Surely, it will be through our exegetical skill and theological insight. Surely, it will be our ability to parse Greek verbs and quote the church fathers from memory. Right?
“A new commandment I give to you, that you love one another: just as I have loved you, you also are to love one another. By this all people will know that you are my disciples, if you have love for one another” (13:34–35).
When I typed the words “Christian hate” into Google just now, the top result was a Reddit post titled “Why is there so much hate in Christianity?” When I scrolled down a little further, I found this question on Quora: “If Jesus Christ preached love, why do Christians show so much hate?”

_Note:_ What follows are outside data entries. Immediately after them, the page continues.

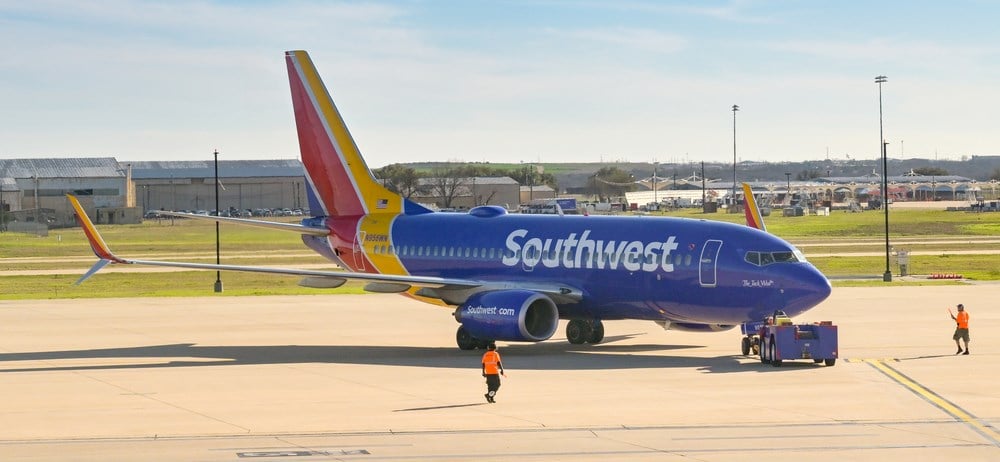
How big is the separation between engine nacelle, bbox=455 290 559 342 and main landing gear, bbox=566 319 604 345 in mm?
3677

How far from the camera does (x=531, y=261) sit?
4300 centimetres

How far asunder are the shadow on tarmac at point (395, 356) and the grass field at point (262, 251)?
82.0 ft

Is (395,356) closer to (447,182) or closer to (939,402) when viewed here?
(939,402)

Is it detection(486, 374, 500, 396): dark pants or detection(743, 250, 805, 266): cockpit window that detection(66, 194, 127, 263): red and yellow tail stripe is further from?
detection(743, 250, 805, 266): cockpit window

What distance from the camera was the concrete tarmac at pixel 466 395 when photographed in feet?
81.3

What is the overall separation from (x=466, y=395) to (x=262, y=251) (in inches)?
3053

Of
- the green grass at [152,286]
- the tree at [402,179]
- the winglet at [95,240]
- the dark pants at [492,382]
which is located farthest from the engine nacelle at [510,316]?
the tree at [402,179]

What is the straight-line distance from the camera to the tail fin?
49.8 m

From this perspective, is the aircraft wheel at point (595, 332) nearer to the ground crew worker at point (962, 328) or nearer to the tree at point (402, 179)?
the ground crew worker at point (962, 328)

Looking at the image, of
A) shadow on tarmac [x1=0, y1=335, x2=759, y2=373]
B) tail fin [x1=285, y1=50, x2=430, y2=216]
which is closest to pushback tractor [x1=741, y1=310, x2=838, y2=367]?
shadow on tarmac [x1=0, y1=335, x2=759, y2=373]

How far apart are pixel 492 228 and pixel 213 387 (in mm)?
13653

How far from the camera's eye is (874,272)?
3275 inches

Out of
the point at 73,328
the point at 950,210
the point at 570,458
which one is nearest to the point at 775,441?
the point at 570,458

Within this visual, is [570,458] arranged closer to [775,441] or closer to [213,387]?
[775,441]
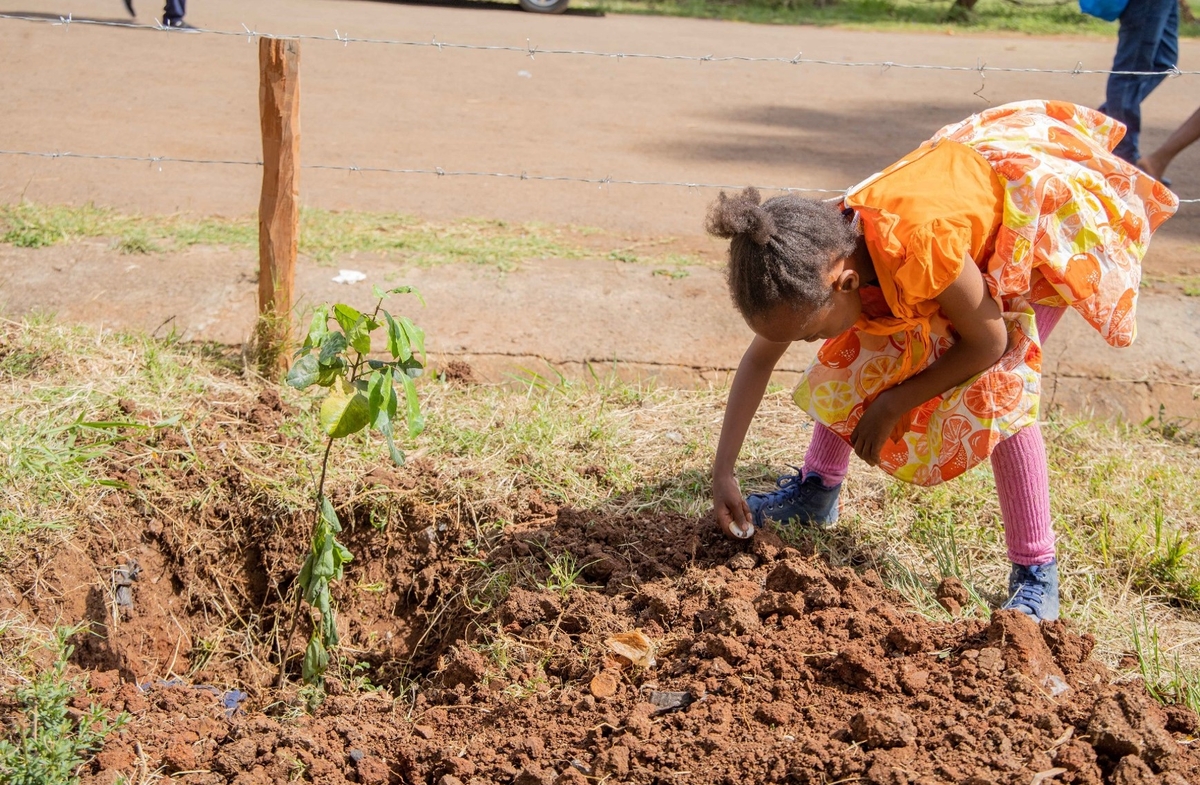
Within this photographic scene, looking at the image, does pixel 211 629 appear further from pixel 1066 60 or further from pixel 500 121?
pixel 1066 60

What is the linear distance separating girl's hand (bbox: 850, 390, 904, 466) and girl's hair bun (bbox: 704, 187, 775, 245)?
23.6 inches

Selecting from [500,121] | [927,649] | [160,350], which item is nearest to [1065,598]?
[927,649]

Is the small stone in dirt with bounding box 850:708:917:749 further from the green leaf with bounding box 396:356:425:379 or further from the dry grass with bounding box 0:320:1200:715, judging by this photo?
the green leaf with bounding box 396:356:425:379

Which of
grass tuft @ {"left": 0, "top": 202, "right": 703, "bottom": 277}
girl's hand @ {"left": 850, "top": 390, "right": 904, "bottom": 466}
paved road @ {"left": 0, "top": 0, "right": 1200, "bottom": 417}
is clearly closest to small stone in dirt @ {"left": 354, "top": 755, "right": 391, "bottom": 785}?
girl's hand @ {"left": 850, "top": 390, "right": 904, "bottom": 466}

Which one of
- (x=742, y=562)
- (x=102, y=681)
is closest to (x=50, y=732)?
(x=102, y=681)

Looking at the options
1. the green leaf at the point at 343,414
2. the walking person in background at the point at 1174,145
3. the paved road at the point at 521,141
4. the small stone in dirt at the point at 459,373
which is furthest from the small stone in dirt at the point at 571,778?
the walking person in background at the point at 1174,145

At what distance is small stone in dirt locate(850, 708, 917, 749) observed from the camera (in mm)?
1991

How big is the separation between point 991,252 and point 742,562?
970mm

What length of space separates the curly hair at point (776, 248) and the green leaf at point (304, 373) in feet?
3.23

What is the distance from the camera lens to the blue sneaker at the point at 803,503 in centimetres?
292

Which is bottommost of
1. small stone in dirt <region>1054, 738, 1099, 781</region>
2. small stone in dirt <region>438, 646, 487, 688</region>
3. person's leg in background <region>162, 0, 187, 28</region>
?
small stone in dirt <region>438, 646, 487, 688</region>

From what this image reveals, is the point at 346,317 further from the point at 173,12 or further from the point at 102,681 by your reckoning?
the point at 173,12

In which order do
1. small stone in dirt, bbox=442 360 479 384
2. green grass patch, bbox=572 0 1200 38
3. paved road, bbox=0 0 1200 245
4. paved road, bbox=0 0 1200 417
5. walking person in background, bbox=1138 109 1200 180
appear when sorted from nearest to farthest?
small stone in dirt, bbox=442 360 479 384 → paved road, bbox=0 0 1200 417 → walking person in background, bbox=1138 109 1200 180 → paved road, bbox=0 0 1200 245 → green grass patch, bbox=572 0 1200 38

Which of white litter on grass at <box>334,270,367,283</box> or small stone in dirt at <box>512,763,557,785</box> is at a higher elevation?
white litter on grass at <box>334,270,367,283</box>
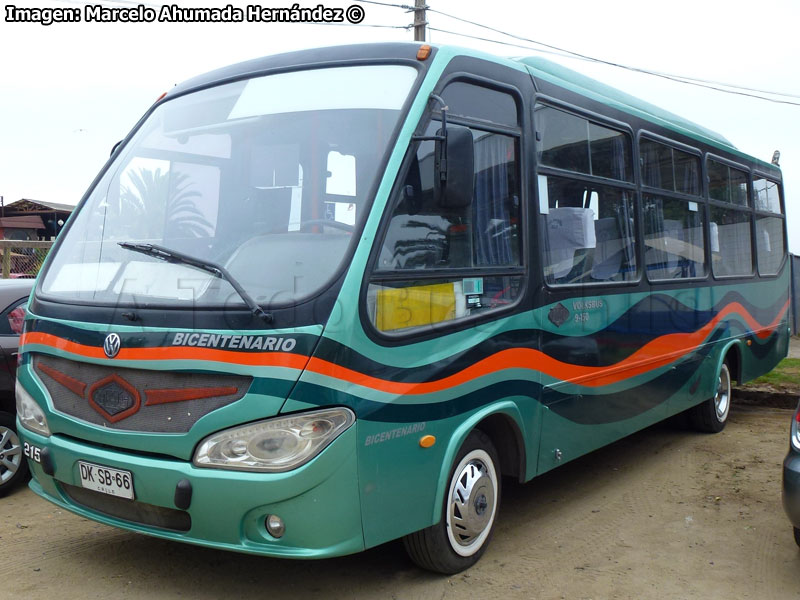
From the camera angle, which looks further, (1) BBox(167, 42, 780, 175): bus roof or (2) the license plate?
(1) BBox(167, 42, 780, 175): bus roof

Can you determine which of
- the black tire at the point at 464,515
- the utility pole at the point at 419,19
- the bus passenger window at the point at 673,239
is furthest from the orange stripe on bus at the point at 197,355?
the utility pole at the point at 419,19

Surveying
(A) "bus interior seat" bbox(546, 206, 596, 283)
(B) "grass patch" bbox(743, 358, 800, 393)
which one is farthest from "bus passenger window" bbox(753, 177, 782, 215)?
(A) "bus interior seat" bbox(546, 206, 596, 283)

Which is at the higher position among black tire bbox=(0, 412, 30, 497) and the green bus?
the green bus

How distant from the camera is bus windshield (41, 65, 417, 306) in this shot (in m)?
3.99

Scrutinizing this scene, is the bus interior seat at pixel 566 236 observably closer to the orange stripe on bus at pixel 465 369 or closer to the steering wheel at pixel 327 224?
the orange stripe on bus at pixel 465 369

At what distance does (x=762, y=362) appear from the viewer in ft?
31.7

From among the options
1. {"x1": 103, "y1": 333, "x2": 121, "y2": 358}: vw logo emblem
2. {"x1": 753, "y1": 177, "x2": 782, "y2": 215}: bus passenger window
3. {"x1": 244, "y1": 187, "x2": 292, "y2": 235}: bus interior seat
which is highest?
{"x1": 753, "y1": 177, "x2": 782, "y2": 215}: bus passenger window

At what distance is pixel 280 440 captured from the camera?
3.66 m

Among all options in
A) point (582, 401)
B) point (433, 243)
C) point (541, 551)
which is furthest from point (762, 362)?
point (433, 243)

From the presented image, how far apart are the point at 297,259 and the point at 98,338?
1078mm

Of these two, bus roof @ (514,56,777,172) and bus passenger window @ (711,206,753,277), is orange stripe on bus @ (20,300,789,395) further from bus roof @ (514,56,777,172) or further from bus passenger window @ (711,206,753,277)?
bus roof @ (514,56,777,172)

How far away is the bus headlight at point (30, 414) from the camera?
4.38 meters

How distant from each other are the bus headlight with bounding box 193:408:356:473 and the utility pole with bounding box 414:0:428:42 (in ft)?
49.0

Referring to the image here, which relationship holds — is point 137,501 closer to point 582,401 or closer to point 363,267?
point 363,267
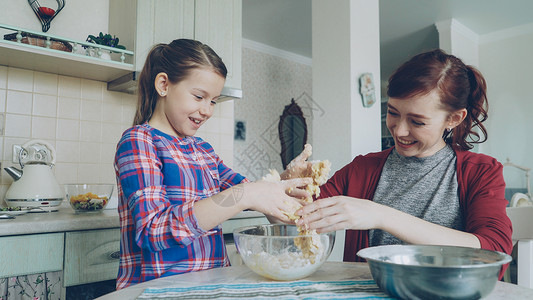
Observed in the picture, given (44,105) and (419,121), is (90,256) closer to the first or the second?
(44,105)

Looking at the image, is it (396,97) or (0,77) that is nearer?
(396,97)

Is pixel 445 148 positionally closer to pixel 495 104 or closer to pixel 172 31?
pixel 172 31

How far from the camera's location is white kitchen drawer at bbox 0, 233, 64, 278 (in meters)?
1.32

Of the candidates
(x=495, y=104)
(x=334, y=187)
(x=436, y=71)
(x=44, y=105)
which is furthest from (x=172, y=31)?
(x=495, y=104)

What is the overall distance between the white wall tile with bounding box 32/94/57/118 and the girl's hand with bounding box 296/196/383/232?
1.64 metres

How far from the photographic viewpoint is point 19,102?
1.93m

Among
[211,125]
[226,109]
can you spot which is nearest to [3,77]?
[211,125]

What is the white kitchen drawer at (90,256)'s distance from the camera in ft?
4.77

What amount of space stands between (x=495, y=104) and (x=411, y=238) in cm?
465

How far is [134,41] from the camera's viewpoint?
205cm

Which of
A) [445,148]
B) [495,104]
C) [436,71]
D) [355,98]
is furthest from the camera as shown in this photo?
[495,104]

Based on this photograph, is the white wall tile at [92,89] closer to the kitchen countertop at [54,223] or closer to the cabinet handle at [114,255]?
the kitchen countertop at [54,223]

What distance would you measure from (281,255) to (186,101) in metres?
0.54

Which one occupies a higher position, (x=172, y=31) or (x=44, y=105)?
(x=172, y=31)
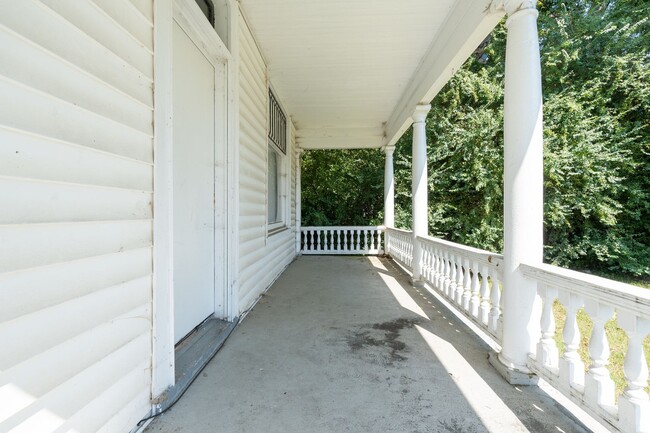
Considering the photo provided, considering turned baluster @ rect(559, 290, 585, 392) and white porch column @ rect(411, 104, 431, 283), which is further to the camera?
white porch column @ rect(411, 104, 431, 283)

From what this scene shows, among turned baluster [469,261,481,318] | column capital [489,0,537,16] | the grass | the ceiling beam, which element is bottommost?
the grass

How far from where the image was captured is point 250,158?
339 cm

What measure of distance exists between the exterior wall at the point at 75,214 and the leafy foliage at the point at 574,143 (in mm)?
8170

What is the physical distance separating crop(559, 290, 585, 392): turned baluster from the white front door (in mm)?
2329

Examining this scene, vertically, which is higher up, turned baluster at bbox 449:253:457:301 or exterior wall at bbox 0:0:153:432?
exterior wall at bbox 0:0:153:432

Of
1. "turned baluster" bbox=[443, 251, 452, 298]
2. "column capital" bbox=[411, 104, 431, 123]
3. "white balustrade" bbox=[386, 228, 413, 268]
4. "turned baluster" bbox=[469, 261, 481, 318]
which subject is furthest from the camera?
"white balustrade" bbox=[386, 228, 413, 268]

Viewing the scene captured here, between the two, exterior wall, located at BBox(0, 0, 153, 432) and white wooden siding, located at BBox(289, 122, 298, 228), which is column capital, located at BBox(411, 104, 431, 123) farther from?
exterior wall, located at BBox(0, 0, 153, 432)

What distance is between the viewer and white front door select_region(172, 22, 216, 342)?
2.13 meters

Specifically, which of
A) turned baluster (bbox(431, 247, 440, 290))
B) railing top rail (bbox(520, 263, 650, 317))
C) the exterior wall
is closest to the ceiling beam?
turned baluster (bbox(431, 247, 440, 290))

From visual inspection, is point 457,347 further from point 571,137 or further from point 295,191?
point 571,137

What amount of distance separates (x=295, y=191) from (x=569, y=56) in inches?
283

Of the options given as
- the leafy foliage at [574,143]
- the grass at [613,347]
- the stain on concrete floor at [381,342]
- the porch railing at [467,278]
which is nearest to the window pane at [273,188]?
the porch railing at [467,278]

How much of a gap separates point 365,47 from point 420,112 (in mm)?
1287

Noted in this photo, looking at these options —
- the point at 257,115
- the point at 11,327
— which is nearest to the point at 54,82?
the point at 11,327
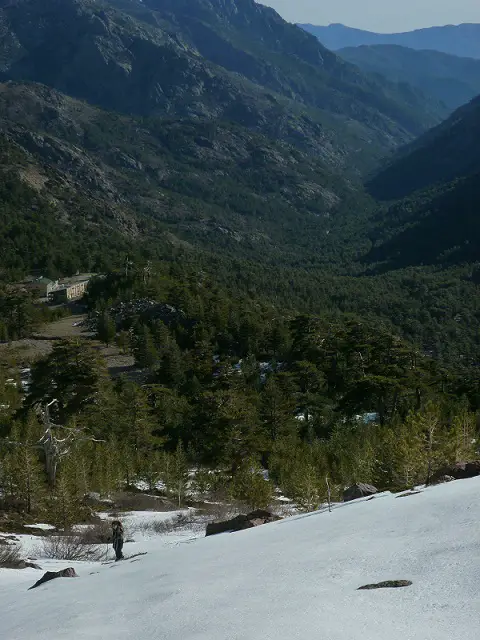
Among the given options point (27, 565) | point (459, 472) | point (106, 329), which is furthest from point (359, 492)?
point (106, 329)

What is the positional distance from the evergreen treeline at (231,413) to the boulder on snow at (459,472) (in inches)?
62.9

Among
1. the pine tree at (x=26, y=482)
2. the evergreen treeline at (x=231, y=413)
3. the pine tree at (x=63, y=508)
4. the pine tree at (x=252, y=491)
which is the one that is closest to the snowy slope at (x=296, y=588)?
the pine tree at (x=63, y=508)

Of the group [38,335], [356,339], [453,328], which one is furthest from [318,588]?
[453,328]

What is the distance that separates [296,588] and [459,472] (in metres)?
13.3

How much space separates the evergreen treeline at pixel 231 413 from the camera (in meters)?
32.7

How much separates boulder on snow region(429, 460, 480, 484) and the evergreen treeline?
1598mm

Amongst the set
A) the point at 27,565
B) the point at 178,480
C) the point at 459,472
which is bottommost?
the point at 178,480

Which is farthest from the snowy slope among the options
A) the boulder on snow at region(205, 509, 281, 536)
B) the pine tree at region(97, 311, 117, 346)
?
the pine tree at region(97, 311, 117, 346)

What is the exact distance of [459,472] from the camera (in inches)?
975

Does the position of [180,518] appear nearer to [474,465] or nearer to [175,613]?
[474,465]

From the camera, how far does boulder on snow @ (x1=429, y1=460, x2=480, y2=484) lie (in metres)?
24.3

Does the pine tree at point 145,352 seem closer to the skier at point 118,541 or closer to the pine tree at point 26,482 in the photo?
the pine tree at point 26,482

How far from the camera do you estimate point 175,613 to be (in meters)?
13.3

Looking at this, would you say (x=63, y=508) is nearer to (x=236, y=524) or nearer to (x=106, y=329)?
(x=236, y=524)
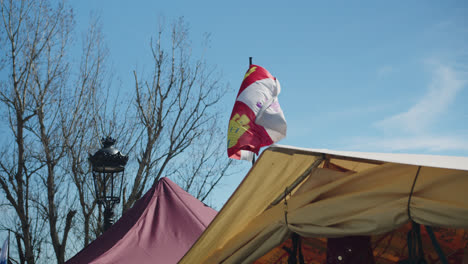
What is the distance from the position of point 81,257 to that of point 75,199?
10.8 m

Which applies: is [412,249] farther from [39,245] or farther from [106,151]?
[39,245]

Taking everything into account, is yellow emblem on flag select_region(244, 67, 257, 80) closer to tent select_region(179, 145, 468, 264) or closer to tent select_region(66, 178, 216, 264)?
tent select_region(66, 178, 216, 264)

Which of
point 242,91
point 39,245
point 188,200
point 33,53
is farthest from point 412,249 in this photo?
point 39,245

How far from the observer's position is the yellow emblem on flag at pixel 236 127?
20.3 feet

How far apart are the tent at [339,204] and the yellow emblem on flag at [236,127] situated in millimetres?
2130

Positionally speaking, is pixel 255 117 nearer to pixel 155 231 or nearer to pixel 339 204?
pixel 155 231

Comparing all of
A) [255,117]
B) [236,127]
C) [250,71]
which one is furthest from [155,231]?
[250,71]

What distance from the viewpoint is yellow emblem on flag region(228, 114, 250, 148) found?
6188 mm

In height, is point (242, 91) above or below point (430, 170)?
above

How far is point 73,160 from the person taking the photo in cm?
1320

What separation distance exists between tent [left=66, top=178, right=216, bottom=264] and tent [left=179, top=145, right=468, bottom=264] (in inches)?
77.3

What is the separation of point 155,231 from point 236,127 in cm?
179

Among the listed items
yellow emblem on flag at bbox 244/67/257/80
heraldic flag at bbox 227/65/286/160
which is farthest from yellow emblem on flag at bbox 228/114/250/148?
yellow emblem on flag at bbox 244/67/257/80

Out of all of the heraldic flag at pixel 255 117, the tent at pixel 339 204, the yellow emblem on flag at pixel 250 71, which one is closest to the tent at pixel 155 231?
the heraldic flag at pixel 255 117
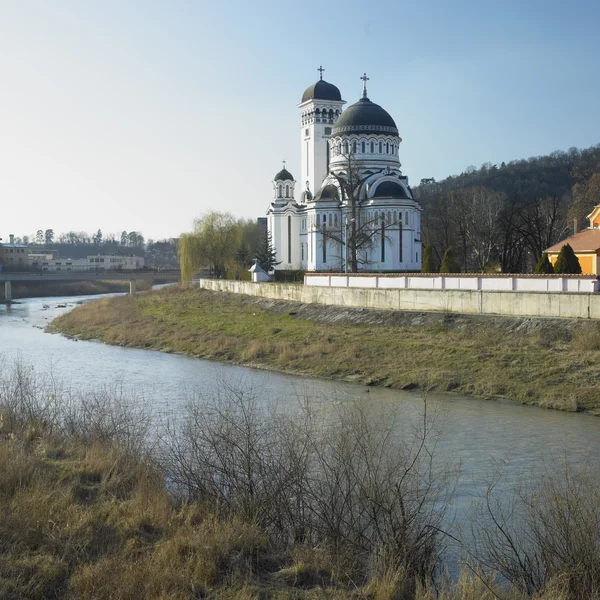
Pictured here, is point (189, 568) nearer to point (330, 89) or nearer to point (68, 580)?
point (68, 580)

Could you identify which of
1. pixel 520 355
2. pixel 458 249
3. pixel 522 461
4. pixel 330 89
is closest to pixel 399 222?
pixel 458 249

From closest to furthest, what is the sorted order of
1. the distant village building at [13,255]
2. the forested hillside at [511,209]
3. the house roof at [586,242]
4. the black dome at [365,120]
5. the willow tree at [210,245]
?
the house roof at [586,242] → the forested hillside at [511,209] → the black dome at [365,120] → the willow tree at [210,245] → the distant village building at [13,255]

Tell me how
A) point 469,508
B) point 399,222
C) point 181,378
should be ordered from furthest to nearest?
point 399,222
point 181,378
point 469,508

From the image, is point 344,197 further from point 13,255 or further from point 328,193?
point 13,255

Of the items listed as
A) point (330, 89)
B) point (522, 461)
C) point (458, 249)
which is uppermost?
point (330, 89)

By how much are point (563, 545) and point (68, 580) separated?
4833 millimetres

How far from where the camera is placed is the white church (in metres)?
50.4

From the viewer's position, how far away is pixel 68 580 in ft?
25.1

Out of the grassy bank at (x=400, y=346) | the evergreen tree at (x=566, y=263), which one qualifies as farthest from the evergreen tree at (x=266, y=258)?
the evergreen tree at (x=566, y=263)

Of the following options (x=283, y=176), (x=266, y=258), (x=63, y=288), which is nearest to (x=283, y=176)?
(x=283, y=176)

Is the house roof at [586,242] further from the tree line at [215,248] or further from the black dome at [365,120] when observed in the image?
the tree line at [215,248]

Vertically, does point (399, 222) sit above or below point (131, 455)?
above

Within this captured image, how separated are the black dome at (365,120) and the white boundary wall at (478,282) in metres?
22.4

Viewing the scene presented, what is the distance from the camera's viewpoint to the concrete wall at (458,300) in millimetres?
23306
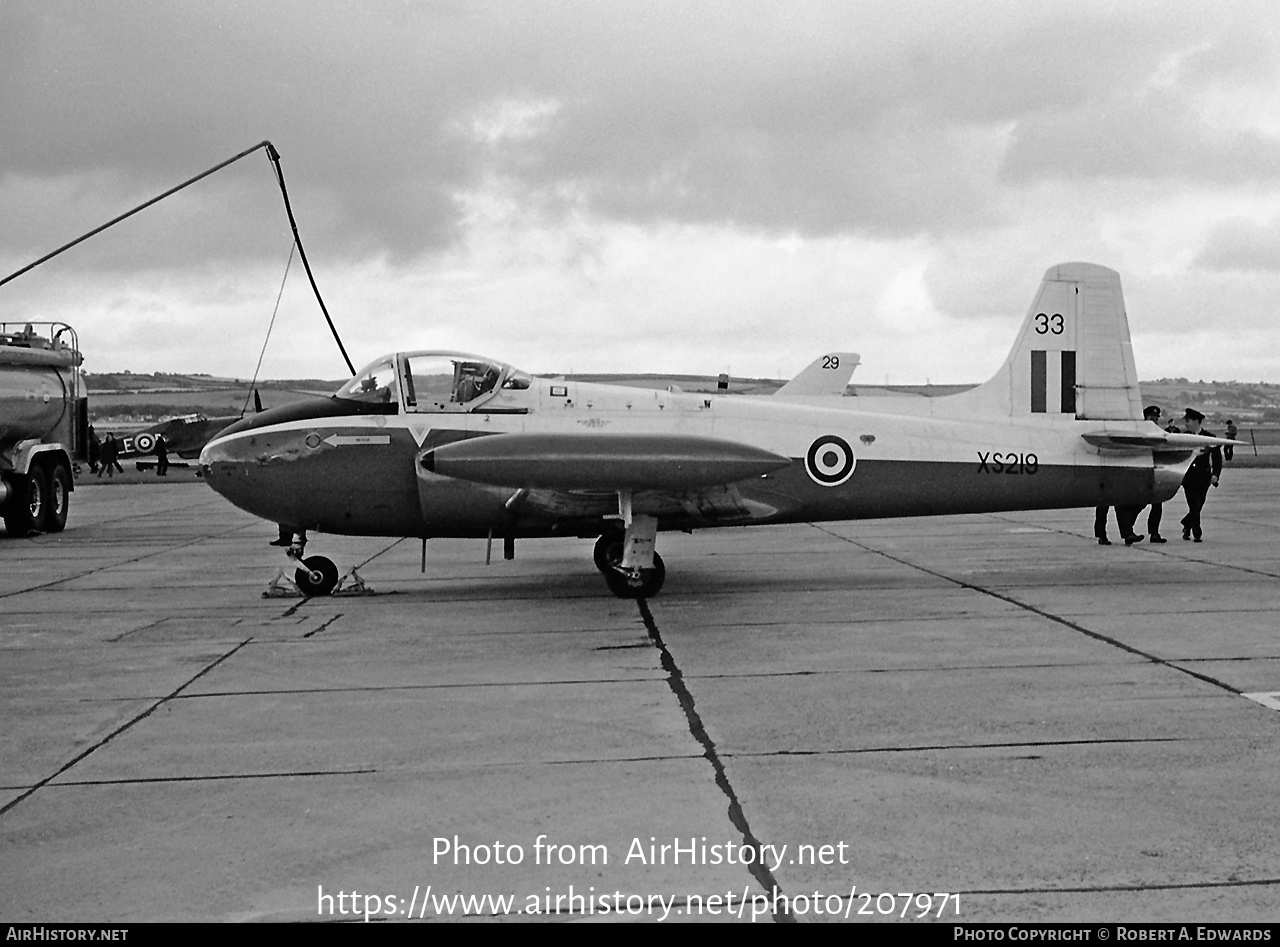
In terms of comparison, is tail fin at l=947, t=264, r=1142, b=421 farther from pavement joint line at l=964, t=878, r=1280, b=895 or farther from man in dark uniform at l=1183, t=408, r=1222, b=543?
pavement joint line at l=964, t=878, r=1280, b=895

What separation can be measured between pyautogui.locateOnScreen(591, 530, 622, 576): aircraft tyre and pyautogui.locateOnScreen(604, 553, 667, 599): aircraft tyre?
0.53 ft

The phrase “so much” really stands out to me in both questions. It’s not just that Christians are so widely known for hatred that people are questioning online how it could be so, but rather that Christians are known for “so much” hatred.
But Jesus commands us to love: love God, love your neighbor, and love one another.
That is how all people will know that we are his disciples. If we want to reach the world and save the lost, it starts with love.
And if you want to see what love looks like, it looks like kneeling to wash the feet of someone who will deny you and someone else who will betray you fatally.



3 “Jesus, knowing that the Father had given all things into his hands, and that he had come from God and was going back to God“
Whenever I read this verse, I think to myself “this is how Jesus was able to lay down his life” and it’s why I can as well! We have to know we’ve come from God, we belong to God, we are secure in Him. Nothing that befalls us can separate us (Romans 8) and nothing we do in service to Him can demean us. If I could think that way, in every moment, what joy I’d have in the privilege of being His and His alone. As someone once said, “we play to an audience of one!”